А мама не говорит ни слова.
Молчит мама…
И сват ушел, и лампу давно опять погасили, и все уснули, спят, а я не могу заснуть. Много раз лаяли собаки за садом у гумна и по дворам, пели петухи, лилось на пол из-под маленького Василька, племянника моего. Думал я, что будут его, бедного, завтра бить за эту провинность. И думал о своей жизни. Вспомнил, как сам был ребенком, и часто казалось тогда, что очень мне тяжко на этом свете, а не знал, не понимал, что то детское горе будет теперь счастьем казаться.
«Убьют теперь… Вот тебе и новая жизнь… Ну и черт ее бери, такую жизнь, — не жаль…»
Но какой-то ком подкатился к горлу, и все заныло.
И так переходами думалось то о лучшем, то о худшем. А вообще — все неладно, мерзко, тяжко…
Письмо
Дорогой наш товарищ Лявон Задума!
Пишем мы тебе, твои боевые батарейные товарищи с позиции, из Восточной Пруссии, что мы, слава богу, живы и здоровы, чего и тебе желаем, доброго здоровья и всякого успеха в делах твоих.
И сообщаем тебе, дорогой товарищ, что махорочку и бумагу получили, и не так дорог гостинец, как дорога память, что не забыл ты нас, как мы страдаем за матушку Расею и за все на свете.

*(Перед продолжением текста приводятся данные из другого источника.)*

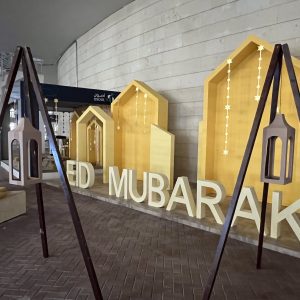 مناسبه لاحدى الشركات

Искренне благодарим Андрея Николаича Сухого и всех тех граждан, его и твоих знакомых, что сложились для нас на махорочку, чтобы веселей нам тут было. Посылаем им всем наш низкий поклон, от ясных очей до сырой земли.

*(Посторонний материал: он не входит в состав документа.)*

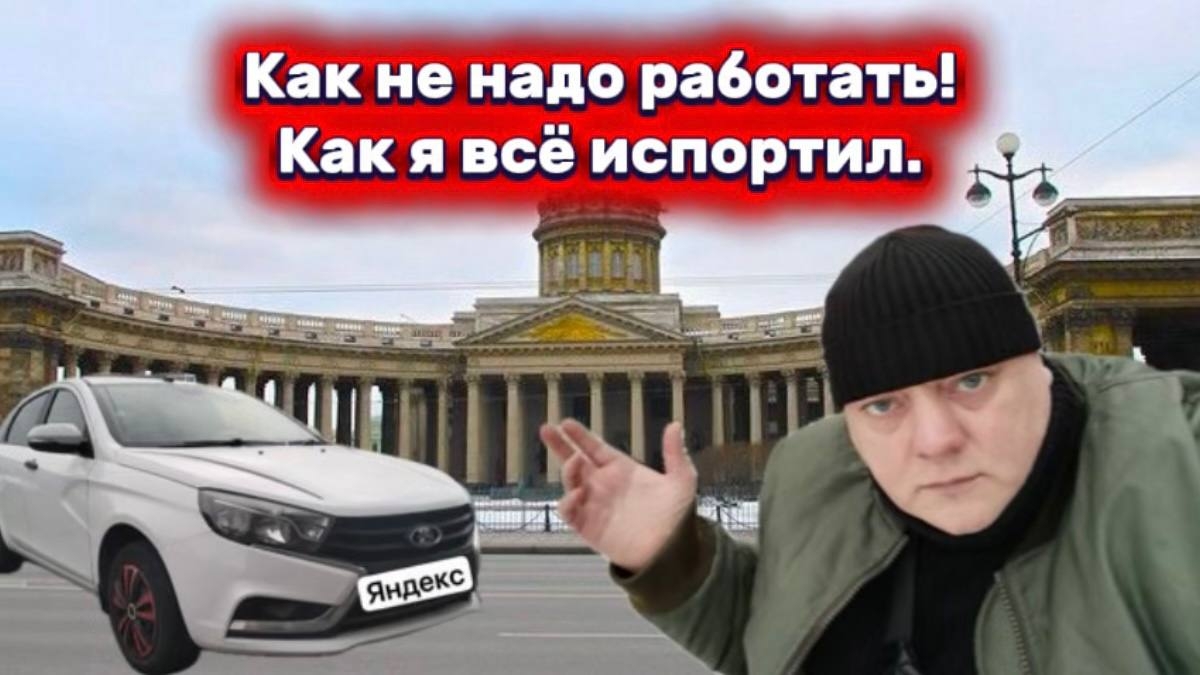 Яндекс такси тариф Эконом! Утренняя смена или как всё испортить одним заказом! Мой район. смотреть онлайн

Также и тебе, наш боевой товарищ Лявон Задума, посылаем свой низкий поклон и привет и радуемся, что остался ты при ноге, а не отрезали, и что на побывку домой пустили. Гуляй, веселись там, пока можно погулять, а если заберут снова и пошлют на фронт, от чего тебя пусть бог хранит, то старайся все-таки опять в свою родную батарею попасть, потому что могут в другую часть послать.
Еще кланяется вам ваш добрый знакомый, старший батарейный фельдшер Семен Семенович Лебедкин, и ваши добрые знакомые, батарейные санитары Абрам Фельдман и Мирон Лобков и желают вам доброго здоровья и всего наилучшего.
Еще кланяется вам старший телефонист Пашин и вся команда телефонистов и разведчиков, а также все батарейцы, которые вас помнят и не забывают.
А что вы спрашиваете про вашего дорогого товарища Гиршу Беленького, то у всех нас тяжело на сердце, сообщая, что в последнем бою погиб наш славный товарищ и Георгиевский кавалер 1- ой и 2-ой степени Гирша Беленький геройской смертью, когда под смертоносным огнем ходил соединять перебитый провод.